King Philippe of Belgium has expressed his “deepest regrets” for acts of violence and brutality inflicted during his country’s rule over Congo, as the Democratic Republic of the Congo marks the 60th anniversary of its independence.
The reigning monarch made the comments in a letter to President Félix Tshisekedi on the 60th anniversary of DR Congo’s independence.
Belgium controlled the central African country from the 19th Century until it won its independence in 1960.
Millions of Africans died during Belgium’s bloody colonial rule.
In a letter to President Felix Tshisekedi, which was published on the 60th anniversary of the African country’s independence, Belgium’s King Philippe conveyed his “deepest regrets” for the “acts of violence and cruelty” and the “suffering and humiliation” inflicted on Congo.

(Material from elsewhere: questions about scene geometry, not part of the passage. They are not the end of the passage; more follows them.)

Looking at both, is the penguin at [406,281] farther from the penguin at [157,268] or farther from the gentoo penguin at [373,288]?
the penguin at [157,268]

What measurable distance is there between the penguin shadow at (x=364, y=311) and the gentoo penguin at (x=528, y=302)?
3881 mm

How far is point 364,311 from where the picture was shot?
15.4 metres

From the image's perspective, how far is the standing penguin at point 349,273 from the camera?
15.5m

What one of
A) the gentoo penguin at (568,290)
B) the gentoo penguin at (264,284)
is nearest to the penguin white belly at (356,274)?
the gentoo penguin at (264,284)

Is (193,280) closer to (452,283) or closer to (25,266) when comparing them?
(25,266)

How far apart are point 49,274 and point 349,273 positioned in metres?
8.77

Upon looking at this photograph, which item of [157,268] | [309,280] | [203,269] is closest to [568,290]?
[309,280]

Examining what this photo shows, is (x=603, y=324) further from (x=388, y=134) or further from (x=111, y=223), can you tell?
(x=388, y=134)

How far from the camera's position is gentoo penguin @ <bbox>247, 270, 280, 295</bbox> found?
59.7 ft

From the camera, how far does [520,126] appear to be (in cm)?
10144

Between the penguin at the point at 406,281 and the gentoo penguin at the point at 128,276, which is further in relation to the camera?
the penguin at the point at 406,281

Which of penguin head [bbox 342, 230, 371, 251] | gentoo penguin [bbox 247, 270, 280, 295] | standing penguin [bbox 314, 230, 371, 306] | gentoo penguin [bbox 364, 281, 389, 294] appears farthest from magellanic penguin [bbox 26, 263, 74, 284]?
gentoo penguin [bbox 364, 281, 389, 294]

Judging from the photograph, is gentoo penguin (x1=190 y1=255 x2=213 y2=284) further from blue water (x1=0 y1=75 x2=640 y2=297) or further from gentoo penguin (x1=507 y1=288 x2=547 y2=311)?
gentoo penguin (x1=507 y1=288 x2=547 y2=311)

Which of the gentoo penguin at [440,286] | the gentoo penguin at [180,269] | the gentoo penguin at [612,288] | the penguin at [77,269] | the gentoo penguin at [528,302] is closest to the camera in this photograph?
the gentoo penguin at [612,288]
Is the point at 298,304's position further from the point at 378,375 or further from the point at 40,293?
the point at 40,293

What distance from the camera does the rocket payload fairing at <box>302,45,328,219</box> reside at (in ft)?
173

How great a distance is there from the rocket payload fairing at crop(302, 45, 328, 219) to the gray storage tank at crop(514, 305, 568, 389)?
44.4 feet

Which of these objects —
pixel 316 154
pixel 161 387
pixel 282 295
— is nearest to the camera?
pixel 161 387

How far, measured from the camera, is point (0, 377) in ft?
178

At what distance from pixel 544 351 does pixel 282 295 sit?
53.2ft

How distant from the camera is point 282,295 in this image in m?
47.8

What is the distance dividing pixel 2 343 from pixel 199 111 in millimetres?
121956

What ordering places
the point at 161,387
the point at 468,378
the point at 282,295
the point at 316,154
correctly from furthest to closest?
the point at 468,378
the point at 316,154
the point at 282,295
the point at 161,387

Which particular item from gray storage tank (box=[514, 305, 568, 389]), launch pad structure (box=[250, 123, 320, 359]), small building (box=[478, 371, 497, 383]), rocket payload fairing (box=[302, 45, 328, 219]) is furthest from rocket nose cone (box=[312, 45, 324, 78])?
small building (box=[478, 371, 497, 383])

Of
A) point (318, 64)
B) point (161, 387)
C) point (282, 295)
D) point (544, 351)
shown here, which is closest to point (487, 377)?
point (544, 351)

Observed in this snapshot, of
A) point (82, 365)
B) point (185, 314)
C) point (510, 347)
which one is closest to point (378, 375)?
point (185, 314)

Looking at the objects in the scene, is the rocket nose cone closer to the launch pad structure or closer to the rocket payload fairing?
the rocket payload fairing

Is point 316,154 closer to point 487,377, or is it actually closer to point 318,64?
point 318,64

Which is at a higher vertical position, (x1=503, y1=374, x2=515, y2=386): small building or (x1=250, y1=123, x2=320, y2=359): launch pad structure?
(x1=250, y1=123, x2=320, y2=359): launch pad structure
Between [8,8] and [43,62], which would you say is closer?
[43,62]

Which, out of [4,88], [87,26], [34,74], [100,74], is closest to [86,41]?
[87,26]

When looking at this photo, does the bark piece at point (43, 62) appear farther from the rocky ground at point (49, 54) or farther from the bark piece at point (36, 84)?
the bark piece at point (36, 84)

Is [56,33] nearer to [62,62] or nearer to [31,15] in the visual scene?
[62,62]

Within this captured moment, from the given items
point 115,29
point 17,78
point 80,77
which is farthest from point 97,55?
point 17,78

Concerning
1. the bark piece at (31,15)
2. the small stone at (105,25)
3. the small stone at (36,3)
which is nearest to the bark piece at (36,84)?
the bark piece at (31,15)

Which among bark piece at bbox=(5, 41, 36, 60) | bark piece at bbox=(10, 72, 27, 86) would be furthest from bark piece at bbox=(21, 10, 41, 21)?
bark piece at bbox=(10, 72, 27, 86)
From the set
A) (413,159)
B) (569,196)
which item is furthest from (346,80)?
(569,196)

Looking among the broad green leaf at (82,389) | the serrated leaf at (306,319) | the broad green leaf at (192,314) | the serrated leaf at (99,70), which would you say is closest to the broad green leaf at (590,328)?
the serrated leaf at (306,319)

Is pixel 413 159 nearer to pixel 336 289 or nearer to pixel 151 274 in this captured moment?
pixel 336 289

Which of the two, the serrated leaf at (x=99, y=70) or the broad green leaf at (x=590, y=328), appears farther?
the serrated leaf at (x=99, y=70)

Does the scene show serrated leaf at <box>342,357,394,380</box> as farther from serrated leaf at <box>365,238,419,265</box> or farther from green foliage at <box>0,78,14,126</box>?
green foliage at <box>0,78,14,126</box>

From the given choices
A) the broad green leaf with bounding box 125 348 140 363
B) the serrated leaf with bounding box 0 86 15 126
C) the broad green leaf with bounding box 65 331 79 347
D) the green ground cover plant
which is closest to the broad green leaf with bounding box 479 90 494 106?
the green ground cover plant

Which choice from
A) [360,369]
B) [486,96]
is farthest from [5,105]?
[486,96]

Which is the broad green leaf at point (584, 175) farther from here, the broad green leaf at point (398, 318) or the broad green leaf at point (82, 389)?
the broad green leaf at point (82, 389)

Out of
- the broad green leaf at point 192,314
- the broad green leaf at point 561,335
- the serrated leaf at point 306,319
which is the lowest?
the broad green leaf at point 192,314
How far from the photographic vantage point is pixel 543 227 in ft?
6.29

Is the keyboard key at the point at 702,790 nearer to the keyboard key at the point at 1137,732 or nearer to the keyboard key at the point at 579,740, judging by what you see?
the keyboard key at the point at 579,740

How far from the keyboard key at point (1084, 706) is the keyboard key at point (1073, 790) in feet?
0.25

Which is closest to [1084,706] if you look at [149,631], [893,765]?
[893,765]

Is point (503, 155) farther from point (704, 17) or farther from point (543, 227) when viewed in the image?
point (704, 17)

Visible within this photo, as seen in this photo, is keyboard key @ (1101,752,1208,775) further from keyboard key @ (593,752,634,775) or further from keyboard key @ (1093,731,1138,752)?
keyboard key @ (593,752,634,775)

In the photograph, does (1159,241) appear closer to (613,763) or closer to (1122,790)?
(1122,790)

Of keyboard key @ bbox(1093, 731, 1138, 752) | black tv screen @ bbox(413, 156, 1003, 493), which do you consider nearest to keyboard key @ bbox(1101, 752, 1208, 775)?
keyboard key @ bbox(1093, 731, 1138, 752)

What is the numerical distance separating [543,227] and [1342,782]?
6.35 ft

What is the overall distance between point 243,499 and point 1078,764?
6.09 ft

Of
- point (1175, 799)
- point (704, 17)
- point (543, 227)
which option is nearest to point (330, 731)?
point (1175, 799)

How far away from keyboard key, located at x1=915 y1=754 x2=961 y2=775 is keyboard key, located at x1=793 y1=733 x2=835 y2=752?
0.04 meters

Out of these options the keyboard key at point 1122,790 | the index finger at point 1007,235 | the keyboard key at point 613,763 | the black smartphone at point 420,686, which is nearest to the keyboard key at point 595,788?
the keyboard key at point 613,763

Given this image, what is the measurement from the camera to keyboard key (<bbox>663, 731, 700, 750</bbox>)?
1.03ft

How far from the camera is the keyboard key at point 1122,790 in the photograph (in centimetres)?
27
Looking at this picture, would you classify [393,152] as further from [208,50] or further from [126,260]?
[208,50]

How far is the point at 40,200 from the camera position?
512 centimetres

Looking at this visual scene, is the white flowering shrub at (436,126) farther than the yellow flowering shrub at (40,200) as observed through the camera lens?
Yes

“To further strengthen our ties and develop an even more fruitful friendship, we must be able to talk to each other about our long common history in all truth and serenity,” Philippe wrote.
The 60-year-old monarch also apologised for the suffering and humiliation caused after the end of Leopold II’s administration of the Congo Free State (1885-1908) when the country became Belgian Congo.
Historians estimate that the population of the Congo Free State may have halved to around 10 million people during the years Leopold II presided over the territory as his private property.
The country and its people were exploited for natural resources, including rubber.
There is a renewed focus on the European nation’s history after the death of George Floyd in police custody in the US and the Black Lives Matter protests that followed. Thousands of Belgians have demonstrated in recent weeks and statues of Belgium’s colonial leader King Leopold II have been vandalised. Authorities in Antwerp have removed a statue of him from a public square.